As related above, wire is generally wound on a spool, within a drum or is a loose coil. In all of these forms, the wire is wound in a coil shape about a central axis. Further, a wire spool, drum or loose coils generally contain a large quantity of wire; for example, a single wire spool, drum or loose coils can weigh up to as high as or more than 1000 lbs. Large coils of this size create problems because the weight requires a substantial force to start the coil rotating and when it once starts rotating the inertia force of the coil is high causing the problem of the coil wanting to continue rotating. Thus, in the start of the winding of the wire from a coil, some means has to be provided to rotate the coil at precisely the right time and speed and once the spool or drum starts rotating a brake means is generally required to slow down the rotation of the coil.
Failure to control the start up and the stopping of the coil and the speed of the coil in between creates quite some problems, particularly when it is desired to have a high speed of wire removal at certain times, lower speed at other times and/or intermittent and sporadic stopping and starting. An improper control has a deleterious effect upon the wire being dispensed by either stretching the wire or fouling up the wire when the rate it is being dispensed is too fast.
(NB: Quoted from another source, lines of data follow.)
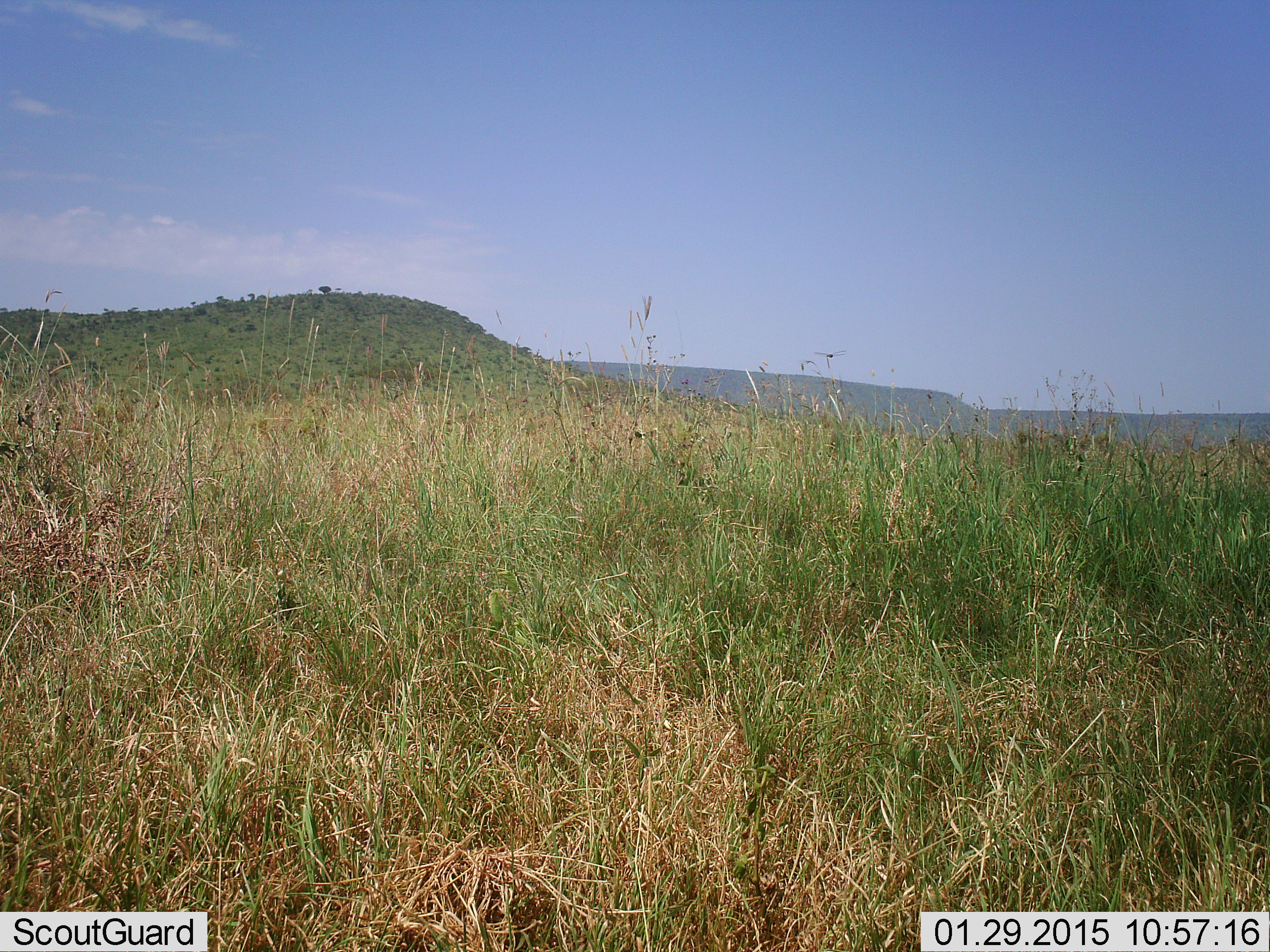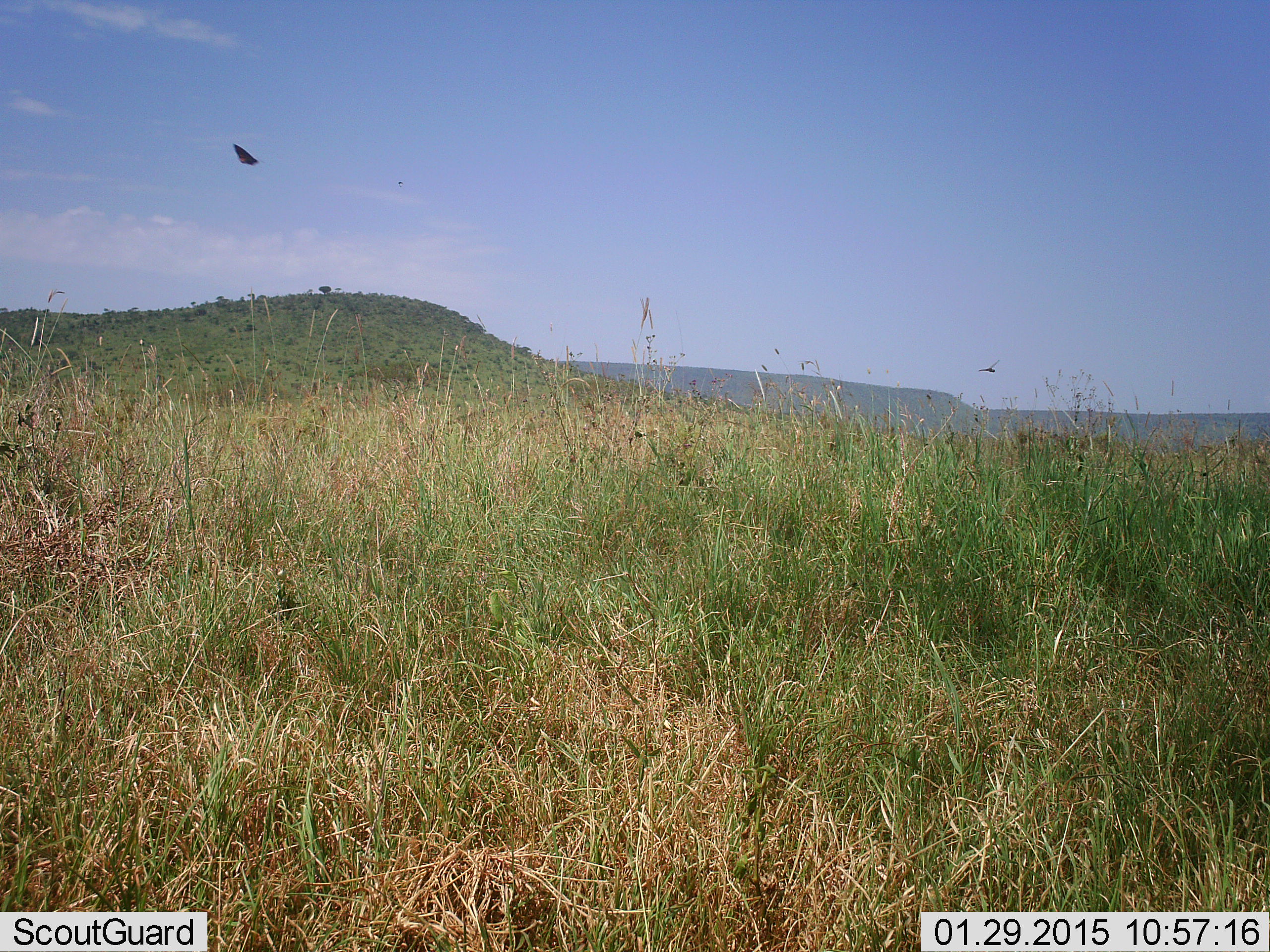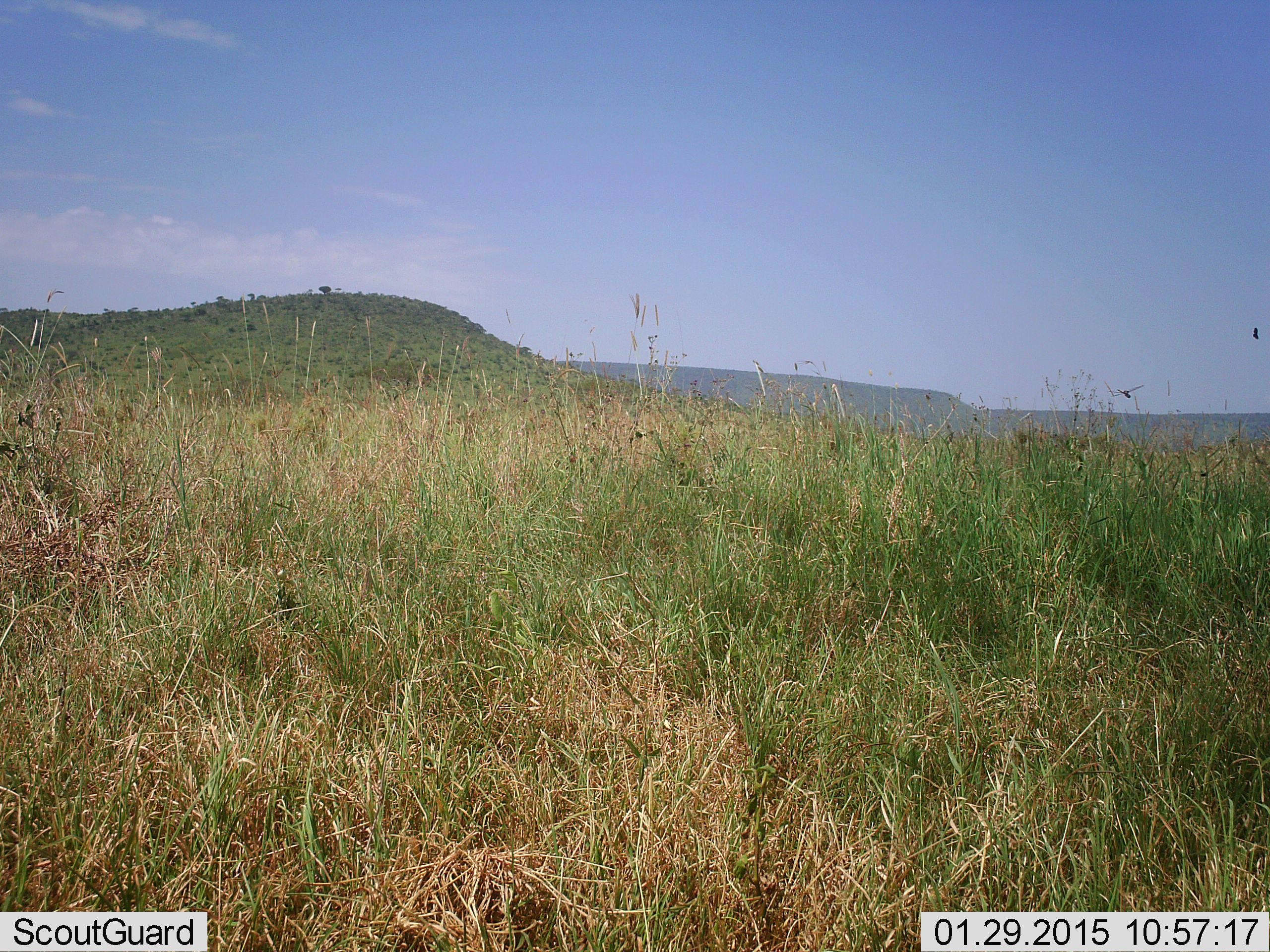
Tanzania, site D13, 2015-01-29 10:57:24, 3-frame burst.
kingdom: Animalia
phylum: Arthropoda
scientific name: Arthropoda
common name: arthropods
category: insectspider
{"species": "insectspider (arthropods) (Arthropoda)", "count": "1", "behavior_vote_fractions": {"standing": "0%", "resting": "0%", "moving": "100%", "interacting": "0%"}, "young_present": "0%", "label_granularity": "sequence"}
Still another problem with the use of large supply coils is that as the wire is withdrawn from the coil, the weight of the coil diminishes, resulting in a change in the inertia force that affects the starting and stopping and the variable dispensing requirements.
Extended efforts have been made by those skilled in the art to produce an automatic wire dispensing machine that solves all of the problems set forth above. Most of the attempts in controlling the dispensing of wire have employed a motor means on which the coil is located. The motor rotates the coil as the wire is being dispensed. The problem has been how to control the actuation and speed of the motor and also the inertia of the coil. Many attempts have been made to control the speed and the starting and stopping by a braking means. Some provide tension control devices that are intended to match the feed rate with the demand rate. Other machines have provided slack wire loops that permit the machine using the wire to make rapid and intermittent use of the wire while providing the wire feed at a more continuous rate. All of these machines are quite complicated, require adjustments to accommodate different sizes of wire, spools and drums and have unsuitable limitations on the rate the wire can be dispensed and the kind of wire.
One wire dispensing machine which has proven successful for certain rates of dispensing and for certain weights of spools and drums is disclosed in my patent application Ser. No. 189,422 filed on May 2, 1988, and entitled AUTOMATIC WIRE DISPENSER (now U.S. Pat. No. 4,899,945). The machine described in such patent application includes a wire guide mounted for oscillating movement in response to changes in wire tension, and has a drive and control system which in response to the position of the wire guide progressively increases and decreases the rate of rotation of the spool to pay out the wire faster in response to an increase in wire tension and at a decreased rate on reduction of wire tension. Although the wire dispenser in the above said patent application works satisfactorily for many uses, the control mechanism involves a number of pulleys which are more complicated than desired and it cannot handle dispensing of wire at desired higher rates, particularly at high speed stops and starts.
The object of the present invention is to provide an improved automatic motorized dispenser that is simple in construction, simple to operate, inexpensive and accommodates wide ranges of operating conditions, particularly at higher rates of dispensing than has been accomplished by previous automatic dispensers.